Write each line exactly, from the line that holds "In terms of vertical position, which of" through the final line of the material, and no other line.

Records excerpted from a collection
--- begin ---
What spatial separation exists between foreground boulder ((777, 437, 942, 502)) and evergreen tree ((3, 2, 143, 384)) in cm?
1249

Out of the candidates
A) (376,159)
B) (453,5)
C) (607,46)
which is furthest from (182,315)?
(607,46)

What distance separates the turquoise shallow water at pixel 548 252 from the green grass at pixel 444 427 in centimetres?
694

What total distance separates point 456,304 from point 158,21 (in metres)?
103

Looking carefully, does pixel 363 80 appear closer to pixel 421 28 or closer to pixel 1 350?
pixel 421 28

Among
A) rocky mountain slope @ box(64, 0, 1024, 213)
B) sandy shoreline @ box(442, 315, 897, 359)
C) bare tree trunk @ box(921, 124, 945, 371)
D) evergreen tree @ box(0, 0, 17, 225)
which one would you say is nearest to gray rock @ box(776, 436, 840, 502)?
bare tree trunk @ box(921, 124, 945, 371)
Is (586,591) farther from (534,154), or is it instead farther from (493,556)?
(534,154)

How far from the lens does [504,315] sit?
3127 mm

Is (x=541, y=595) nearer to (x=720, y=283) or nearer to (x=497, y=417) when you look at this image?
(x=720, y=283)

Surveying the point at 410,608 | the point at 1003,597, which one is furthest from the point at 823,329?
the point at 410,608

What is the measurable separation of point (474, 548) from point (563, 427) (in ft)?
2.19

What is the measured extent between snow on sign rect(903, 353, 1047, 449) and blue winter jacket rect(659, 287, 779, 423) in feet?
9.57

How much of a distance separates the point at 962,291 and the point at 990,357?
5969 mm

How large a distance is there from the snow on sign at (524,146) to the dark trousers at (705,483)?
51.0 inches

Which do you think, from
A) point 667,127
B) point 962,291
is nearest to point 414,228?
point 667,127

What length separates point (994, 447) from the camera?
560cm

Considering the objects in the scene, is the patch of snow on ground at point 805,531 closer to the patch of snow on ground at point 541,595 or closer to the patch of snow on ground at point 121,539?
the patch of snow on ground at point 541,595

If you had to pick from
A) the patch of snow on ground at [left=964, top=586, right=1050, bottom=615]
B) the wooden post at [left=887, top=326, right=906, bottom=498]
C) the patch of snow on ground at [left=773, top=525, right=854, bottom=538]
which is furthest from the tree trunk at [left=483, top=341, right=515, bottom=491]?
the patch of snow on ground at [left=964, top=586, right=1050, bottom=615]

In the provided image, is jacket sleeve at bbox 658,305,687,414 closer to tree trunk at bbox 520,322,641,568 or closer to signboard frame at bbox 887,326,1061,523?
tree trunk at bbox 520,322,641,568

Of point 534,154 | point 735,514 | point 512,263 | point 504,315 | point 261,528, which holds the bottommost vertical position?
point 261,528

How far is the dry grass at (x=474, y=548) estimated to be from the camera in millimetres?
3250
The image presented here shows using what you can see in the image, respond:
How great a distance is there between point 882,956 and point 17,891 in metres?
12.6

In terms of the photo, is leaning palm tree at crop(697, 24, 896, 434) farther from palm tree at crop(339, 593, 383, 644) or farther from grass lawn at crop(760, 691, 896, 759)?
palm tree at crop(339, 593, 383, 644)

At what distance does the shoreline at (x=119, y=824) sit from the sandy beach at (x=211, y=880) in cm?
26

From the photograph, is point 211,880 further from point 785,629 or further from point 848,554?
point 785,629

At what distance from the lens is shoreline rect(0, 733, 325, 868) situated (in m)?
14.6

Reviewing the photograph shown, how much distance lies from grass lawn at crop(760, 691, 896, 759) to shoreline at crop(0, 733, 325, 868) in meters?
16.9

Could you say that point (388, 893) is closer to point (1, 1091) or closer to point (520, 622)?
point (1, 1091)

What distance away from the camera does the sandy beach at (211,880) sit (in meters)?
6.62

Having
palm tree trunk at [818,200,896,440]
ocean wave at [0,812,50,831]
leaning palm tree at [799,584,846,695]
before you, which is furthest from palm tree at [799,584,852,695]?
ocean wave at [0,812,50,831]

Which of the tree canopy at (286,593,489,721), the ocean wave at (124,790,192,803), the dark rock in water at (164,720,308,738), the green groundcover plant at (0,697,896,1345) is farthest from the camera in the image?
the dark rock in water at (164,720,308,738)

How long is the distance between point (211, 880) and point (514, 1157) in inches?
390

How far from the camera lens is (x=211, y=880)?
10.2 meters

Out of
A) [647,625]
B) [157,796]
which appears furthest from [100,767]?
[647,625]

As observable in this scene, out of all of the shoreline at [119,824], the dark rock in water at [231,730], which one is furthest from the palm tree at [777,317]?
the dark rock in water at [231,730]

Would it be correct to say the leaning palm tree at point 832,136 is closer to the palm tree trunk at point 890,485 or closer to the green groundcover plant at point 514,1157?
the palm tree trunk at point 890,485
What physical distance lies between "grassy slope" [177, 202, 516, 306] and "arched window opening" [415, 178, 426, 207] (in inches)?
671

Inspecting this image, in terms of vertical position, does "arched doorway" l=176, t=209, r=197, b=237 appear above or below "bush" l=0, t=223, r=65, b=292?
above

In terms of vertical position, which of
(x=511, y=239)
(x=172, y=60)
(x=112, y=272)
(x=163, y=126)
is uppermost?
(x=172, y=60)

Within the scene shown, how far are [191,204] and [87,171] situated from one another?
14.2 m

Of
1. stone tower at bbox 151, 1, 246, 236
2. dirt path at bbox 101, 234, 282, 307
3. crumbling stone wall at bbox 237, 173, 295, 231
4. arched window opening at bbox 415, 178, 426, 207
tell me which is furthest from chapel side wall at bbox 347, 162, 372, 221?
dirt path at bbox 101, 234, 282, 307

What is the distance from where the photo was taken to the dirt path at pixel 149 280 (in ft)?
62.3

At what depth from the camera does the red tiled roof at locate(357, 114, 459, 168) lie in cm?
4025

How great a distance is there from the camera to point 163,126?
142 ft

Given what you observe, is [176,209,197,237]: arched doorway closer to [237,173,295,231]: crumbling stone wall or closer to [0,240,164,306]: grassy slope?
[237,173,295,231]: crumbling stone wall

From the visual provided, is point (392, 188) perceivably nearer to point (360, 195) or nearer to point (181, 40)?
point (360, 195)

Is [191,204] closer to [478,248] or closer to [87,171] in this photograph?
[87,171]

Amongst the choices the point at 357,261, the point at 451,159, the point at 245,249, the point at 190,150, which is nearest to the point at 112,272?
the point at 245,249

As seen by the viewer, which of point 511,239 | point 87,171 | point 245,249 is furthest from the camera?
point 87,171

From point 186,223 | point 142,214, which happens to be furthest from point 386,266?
--- end ---
● Reply:
In terms of vertical position, which of
(x=511, y=239)
(x=172, y=60)
(x=112, y=272)
(x=163, y=126)
is uppermost?
(x=172, y=60)

Within the scene shown, how far are [191,204] and [87,171] situated from one another?
14.2 m

Of
1. stone tower at bbox 151, 1, 246, 236
2. dirt path at bbox 101, 234, 282, 307
3. crumbling stone wall at bbox 237, 173, 295, 231
4. arched window opening at bbox 415, 178, 426, 207
tell me which is furthest from chapel side wall at bbox 347, 162, 372, 221?
dirt path at bbox 101, 234, 282, 307

What is the distance from where the photo was taken to the dirt path at pixel 149 280 (in ft)?
62.3

At what depth from the camera does the red tiled roof at locate(357, 114, 459, 168) lie in cm?
4025

How great a distance is there from the camera to point 163,126?
142 ft

Given what you observe, is [176,209,197,237]: arched doorway closer to [237,173,295,231]: crumbling stone wall or closer to [0,240,164,306]: grassy slope?
[237,173,295,231]: crumbling stone wall

From the visual provided, is point (392, 188) perceivably nearer to point (360, 195) or nearer to point (181, 40)?
point (360, 195)

Is [191,204] closer to [478,248] or closer to [87,171] in this photograph?
[87,171]

Amongst the choices the point at 357,261, the point at 451,159, the point at 245,249, the point at 190,150, which is nearest to the point at 112,272?
the point at 245,249

As seen by the viewer, which of point 511,239 | point 87,171 | point 245,249 is furthest from the camera?
point 87,171

From point 186,223 | point 142,214, which happens to be furthest from point 386,266?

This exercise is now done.